• [Given exercise] Could you return, word for word, the lines of the records starting at the one containing "From the image on" and ending at the one containing "[427,184], [410,289], [11,60], [302,229]", with both of those lines included?

Picture-based spatial questions
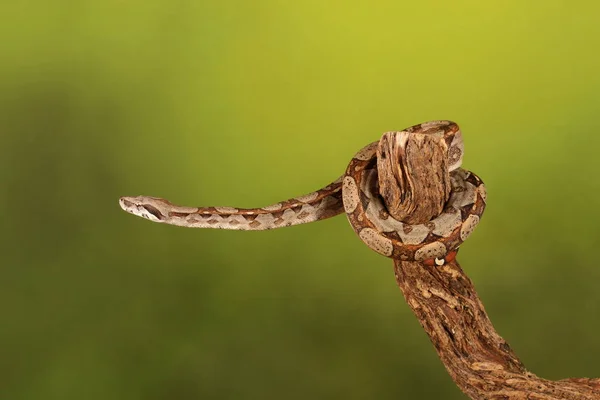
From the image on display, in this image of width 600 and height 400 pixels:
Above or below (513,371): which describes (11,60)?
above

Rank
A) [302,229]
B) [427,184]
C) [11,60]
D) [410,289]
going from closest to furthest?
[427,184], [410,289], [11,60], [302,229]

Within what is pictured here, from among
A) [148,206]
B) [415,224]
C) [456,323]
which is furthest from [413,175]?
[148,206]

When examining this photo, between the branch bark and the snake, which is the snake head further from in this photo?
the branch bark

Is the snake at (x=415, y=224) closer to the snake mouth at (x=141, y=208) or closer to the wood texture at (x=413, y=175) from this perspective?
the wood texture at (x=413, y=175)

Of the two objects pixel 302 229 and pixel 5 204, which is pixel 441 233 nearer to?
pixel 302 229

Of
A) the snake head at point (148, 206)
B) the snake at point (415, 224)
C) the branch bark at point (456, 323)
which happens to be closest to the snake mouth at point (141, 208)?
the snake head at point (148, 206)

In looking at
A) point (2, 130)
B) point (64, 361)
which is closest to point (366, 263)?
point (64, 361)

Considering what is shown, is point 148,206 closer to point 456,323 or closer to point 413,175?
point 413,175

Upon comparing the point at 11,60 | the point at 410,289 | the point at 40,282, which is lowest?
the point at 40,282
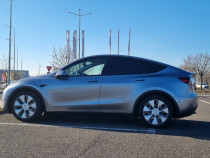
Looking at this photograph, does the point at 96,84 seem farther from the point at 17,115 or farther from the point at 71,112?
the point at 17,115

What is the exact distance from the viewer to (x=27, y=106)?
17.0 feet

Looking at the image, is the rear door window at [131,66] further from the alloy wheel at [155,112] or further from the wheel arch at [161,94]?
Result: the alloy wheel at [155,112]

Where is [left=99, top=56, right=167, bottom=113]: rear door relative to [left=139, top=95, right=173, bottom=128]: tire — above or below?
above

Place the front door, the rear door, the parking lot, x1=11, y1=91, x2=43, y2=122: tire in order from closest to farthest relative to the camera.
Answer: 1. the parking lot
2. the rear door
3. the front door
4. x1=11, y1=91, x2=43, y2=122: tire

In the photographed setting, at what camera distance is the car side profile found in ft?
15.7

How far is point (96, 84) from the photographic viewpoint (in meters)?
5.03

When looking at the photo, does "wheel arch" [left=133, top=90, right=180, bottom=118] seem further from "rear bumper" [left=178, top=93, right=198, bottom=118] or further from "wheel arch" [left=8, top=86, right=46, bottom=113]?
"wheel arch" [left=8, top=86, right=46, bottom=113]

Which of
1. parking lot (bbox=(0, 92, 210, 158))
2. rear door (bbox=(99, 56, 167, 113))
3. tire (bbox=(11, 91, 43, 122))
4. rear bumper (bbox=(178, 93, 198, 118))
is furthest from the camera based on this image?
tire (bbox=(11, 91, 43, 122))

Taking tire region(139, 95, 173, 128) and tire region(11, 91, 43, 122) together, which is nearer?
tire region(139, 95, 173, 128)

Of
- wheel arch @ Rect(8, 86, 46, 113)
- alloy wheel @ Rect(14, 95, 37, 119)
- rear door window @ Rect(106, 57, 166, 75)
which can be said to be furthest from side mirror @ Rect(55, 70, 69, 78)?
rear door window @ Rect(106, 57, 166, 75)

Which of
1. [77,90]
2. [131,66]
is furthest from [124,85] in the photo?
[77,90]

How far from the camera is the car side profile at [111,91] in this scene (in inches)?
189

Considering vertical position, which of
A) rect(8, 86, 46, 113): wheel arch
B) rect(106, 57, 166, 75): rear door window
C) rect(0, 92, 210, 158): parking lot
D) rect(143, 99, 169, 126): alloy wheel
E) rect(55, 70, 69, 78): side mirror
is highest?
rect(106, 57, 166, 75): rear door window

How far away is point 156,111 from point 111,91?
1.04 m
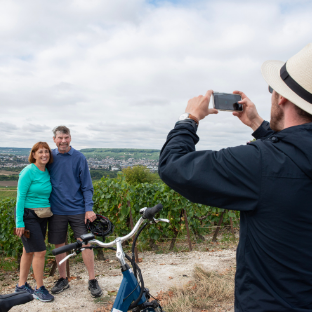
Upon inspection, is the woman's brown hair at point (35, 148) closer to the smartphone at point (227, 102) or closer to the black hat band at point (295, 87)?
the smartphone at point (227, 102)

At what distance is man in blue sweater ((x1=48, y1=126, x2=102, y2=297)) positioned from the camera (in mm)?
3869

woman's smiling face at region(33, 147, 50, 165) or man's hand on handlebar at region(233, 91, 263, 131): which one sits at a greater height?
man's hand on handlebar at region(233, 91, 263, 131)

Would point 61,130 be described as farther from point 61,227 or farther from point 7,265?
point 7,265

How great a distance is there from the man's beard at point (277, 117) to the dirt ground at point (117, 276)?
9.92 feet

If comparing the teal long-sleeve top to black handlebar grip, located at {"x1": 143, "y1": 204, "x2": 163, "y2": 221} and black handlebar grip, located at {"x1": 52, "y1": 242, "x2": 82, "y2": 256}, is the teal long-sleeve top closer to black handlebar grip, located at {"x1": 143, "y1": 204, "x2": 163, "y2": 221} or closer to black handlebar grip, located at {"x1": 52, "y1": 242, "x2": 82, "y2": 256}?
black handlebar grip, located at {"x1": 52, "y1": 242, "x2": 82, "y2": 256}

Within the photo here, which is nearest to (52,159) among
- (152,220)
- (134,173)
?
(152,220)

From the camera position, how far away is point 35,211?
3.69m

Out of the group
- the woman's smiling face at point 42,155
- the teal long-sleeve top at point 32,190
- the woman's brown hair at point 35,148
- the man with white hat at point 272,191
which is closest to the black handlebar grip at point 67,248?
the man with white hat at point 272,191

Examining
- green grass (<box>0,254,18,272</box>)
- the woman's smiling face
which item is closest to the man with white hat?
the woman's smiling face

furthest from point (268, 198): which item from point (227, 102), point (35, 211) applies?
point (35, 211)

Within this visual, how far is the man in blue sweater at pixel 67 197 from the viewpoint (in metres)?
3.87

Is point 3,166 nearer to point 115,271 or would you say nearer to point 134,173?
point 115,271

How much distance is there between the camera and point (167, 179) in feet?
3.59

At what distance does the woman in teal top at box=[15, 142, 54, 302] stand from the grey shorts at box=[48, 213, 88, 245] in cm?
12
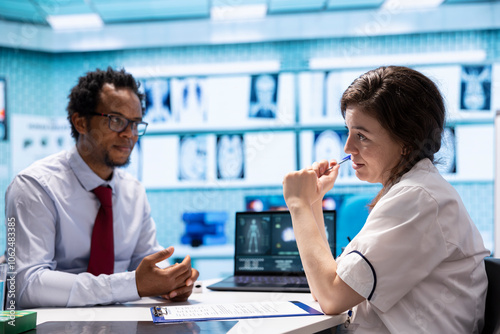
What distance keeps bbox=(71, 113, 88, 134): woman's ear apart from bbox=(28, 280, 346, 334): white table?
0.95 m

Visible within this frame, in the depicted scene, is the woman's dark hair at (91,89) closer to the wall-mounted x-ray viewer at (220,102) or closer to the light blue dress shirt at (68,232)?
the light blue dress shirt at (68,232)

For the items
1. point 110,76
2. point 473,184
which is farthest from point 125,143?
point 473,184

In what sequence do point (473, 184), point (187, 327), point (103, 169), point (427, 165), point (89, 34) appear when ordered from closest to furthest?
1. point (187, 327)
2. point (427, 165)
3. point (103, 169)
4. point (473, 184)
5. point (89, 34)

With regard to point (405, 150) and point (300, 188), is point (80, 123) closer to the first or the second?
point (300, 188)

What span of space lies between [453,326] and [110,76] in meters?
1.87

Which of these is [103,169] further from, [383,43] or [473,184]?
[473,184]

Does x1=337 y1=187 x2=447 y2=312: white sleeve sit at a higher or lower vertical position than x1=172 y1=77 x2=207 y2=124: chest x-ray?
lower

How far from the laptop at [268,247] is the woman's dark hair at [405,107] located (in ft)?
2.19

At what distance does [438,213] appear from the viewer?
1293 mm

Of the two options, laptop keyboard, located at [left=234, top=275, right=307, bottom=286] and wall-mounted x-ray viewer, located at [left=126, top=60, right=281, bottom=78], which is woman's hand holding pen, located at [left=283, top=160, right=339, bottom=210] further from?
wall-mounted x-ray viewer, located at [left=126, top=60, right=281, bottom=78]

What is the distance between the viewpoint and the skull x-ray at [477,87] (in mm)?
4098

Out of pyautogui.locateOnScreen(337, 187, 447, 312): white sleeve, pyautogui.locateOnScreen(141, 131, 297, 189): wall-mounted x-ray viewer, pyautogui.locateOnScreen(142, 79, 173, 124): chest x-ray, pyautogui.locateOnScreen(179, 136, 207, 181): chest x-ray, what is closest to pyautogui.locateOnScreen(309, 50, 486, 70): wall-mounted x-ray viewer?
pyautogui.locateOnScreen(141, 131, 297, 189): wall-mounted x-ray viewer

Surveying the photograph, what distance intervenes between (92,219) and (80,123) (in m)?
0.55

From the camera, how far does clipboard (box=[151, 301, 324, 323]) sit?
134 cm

--

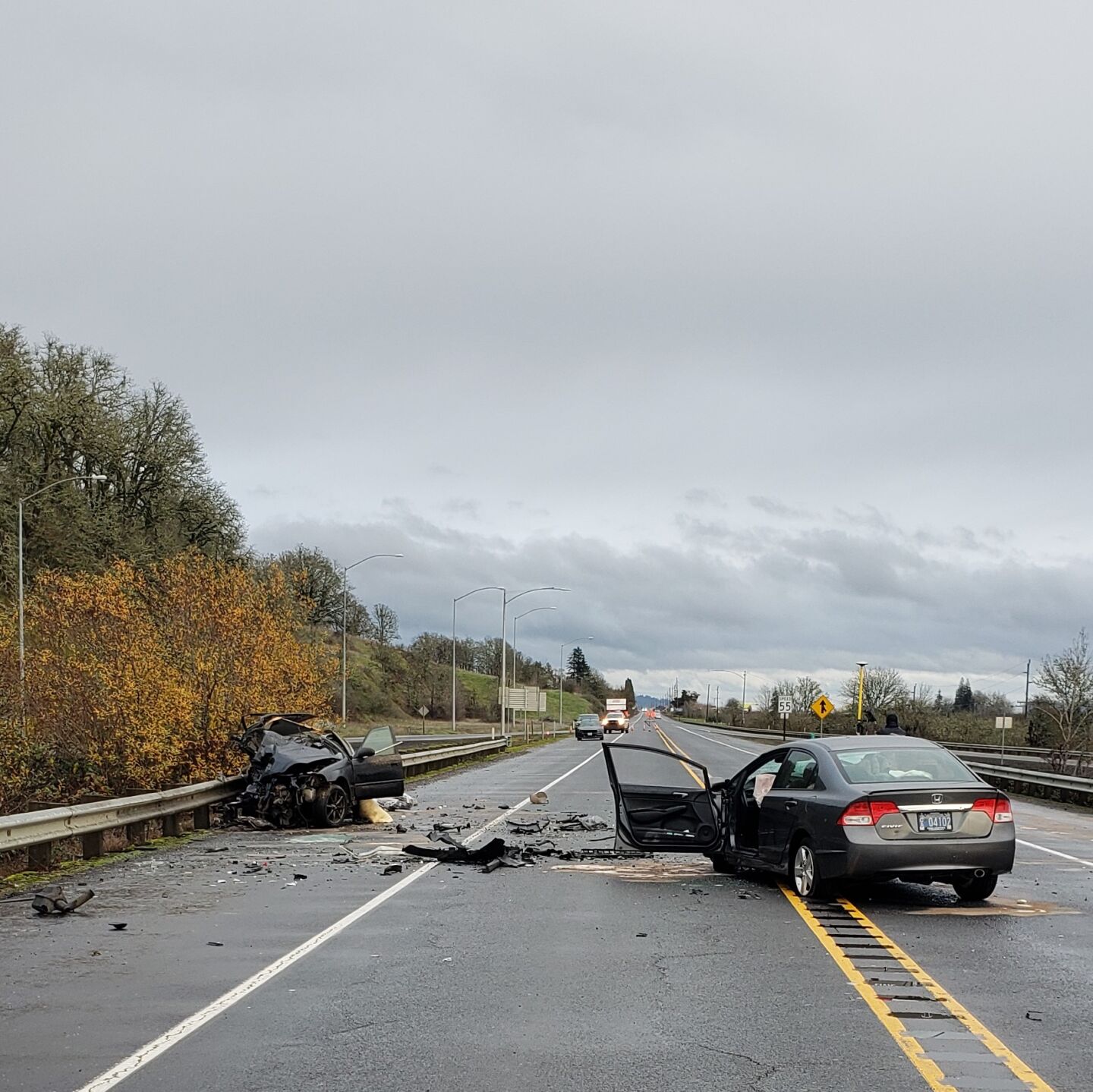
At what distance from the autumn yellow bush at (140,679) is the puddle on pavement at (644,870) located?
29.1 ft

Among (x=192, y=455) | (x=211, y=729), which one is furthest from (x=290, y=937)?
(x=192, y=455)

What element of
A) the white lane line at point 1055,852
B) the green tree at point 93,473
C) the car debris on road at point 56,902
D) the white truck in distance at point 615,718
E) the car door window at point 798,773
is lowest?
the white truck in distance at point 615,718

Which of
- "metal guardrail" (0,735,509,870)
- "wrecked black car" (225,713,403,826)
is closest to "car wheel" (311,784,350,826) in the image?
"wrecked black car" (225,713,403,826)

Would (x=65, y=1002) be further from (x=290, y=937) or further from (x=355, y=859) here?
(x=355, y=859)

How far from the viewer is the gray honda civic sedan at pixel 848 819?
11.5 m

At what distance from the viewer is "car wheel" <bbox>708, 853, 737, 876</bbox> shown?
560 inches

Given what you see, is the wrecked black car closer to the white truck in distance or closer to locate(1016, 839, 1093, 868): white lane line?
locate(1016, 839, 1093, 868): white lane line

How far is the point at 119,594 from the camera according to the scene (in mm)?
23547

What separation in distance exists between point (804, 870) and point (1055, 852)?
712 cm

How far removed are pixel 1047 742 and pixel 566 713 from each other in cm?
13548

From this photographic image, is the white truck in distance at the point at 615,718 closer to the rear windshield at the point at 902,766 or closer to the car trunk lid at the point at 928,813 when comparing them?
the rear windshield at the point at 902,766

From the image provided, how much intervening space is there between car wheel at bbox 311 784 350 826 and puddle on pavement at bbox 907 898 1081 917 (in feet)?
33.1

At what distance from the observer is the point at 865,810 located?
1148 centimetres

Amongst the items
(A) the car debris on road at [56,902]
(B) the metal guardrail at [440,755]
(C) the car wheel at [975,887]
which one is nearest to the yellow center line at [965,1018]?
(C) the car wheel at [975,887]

• [Answer]
From the image on display, in this image of width 600 and height 400 pixels:
Above or below (513,371): which describes (11,60)?
above

Rank
A) [302,229]
B) [427,184]
C) [11,60]
D) [410,289]
going from closest to furthest?
[427,184], [410,289], [11,60], [302,229]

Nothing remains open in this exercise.